YOUR TASK: Retype everything in the Black Code transcript below from "[click, buzz]" down to "anything to hide.", word for word.

Black Code
1
[clock ticking]
[typing]
[man] We are going through
the most profound change
in communication technologies in
all of human history right now.
[chattering]
Printing press, radio, telegraph,
television. All very important.
But I believe we're going
through the most transformative,
purely on the basis
of three technologies.
Mobile, social media
and cloud computing.
They share one
very important characteristic.
And that's the amount
of private information.
Information that used to be in
our desktops or filing cabinets,
even in our heads,
that we now
entrust to third parties.
[whirring]
Data that we are conscious of,
and deliberate about,
like the e-mails we send
and the tweets we post.
But it also includes
a lot of information
that we're completely,
or mostly, unconscious about.
So if you take my mobile phone,
even when I'm not using it,
it's emitting a pulse,
trying to locate the nearest Wi-Fi
router or cell phone exchange,
and within that beacon is
the make and model of the phone,
the fact that it's my phone,
because my name is attached
to the operating system,
and most importantly,
the geolocation of the phone.
[drone humming]
[man speaking Portuguese]
[Deibert continues] We are
leaving this digital exhaust
that contains extraordinarily precise
information about our lives,
our social relationships reduced
to trillions of data points
that form now this new ethereal
layer around the planet
that's only growing
in all directions.
[ticking]
Capabilities are being put
in the hands of policy makers,
five years ago, they'd never
imagine that they would have.
This is where big data
meets Big Brother.
[ticking]
[buzzing]
- [folk music]
- [chuckles]
[man with accent]
Should be here.
[American man] It is kind
of in a rock, I think.
[American man #2]
Yeah, the entrance is in a rock.
- [speaking over each other]
- Or a bunker.
Oh, yeah, the bunker.
It is down there!
[driver] There is a
bunker under here.
- [man] Yeah.
- It is between 33 and 39.
[Deibert] Right there.
Look at that door.
- [driver] Yeah.
- [Deibert] Yeah, this is it.
- Bahnhof.
- [driver] Okay.
[beeps]
- [door squeaks]
- Hey, I guess we just go in.
[electronica music]
[servers whirring]
[electronica continues]
[loud whirring]
Many people believe that you have this
cloud services that are floating around.
People think, "Okay,
it's a cloud server."
But this is the actual physical
location of the Internet.
[whirring, clicking]
[Karlung continues] It's a
constant struggle to protect data.
[voices echo]
The Swedish Security Police
wanted to install tools
to automatically log in to our
data and get out the information.
So I invited them
to our facility,
and then I had a microphone
which I was provided by the Swedish
Public Service, national radio.
[speaking Swedish]
I taped this conversation,
and they were so angry.
And they also wanted us
to sign a paper
where they said that we could
not say anything about it.
It should be total secrecy.
They said, "If a terrorist attack
happens, it's your fault."
[click, buzz]
[man speaks Swedish]
[Karlung]
It's, like, a creepy feeling.
Nobody can say that
any facility is safe.
There are always possibilities to go
in and find data and take it out.
People say that, "Oh, I don't
have anything to hide.
They can read my mail.
I don't have anything."
But it's not that
which is this problem.
The problem is, without secrecy,
there can be no democracy.
Without secrecy,
there can be no market economy.

RECORDED INFORMATION:
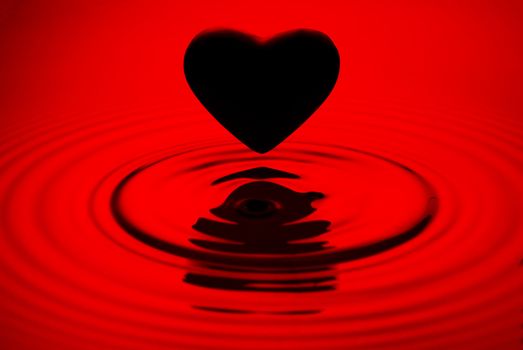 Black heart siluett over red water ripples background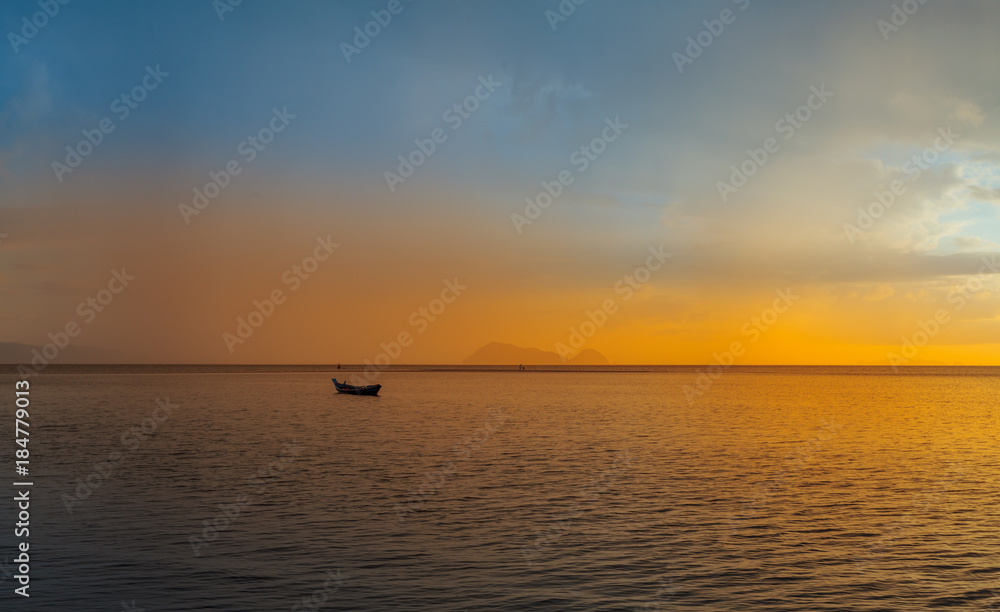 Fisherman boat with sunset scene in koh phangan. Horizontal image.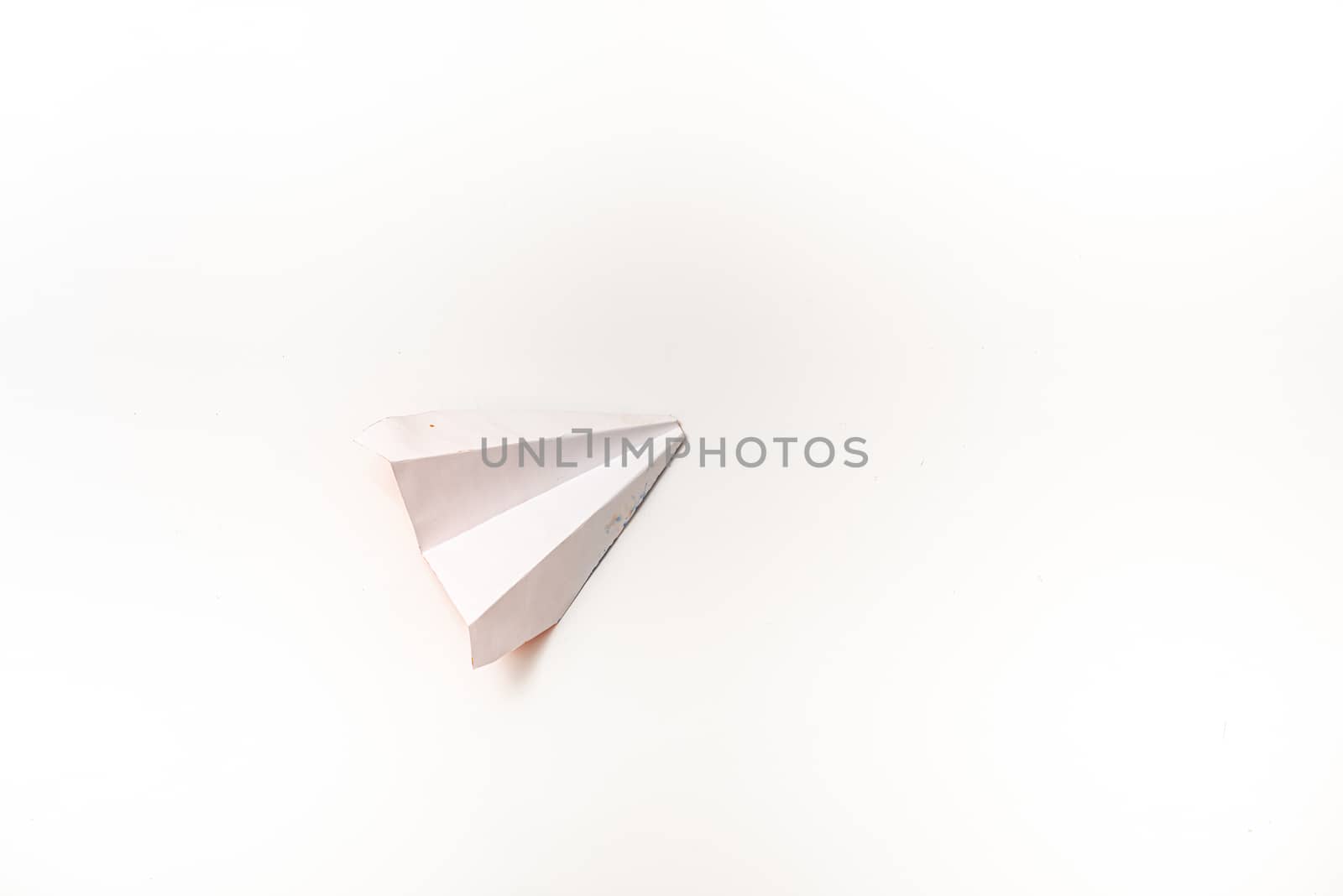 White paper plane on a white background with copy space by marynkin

---

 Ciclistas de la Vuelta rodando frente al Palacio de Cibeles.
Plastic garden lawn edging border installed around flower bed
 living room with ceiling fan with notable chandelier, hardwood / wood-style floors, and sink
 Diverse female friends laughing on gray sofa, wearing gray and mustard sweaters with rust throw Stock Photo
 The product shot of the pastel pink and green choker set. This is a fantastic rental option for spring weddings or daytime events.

YOUR RESPONSE:
[click, buzz]
[man speaks Swedish]
[Karlung]
It's, like, a creepy feeling.
Nobody can say that
any facility is safe.
There are always possibilities to go
in and find data and take it out.
People say that, "Oh, I don't
have anything to hide.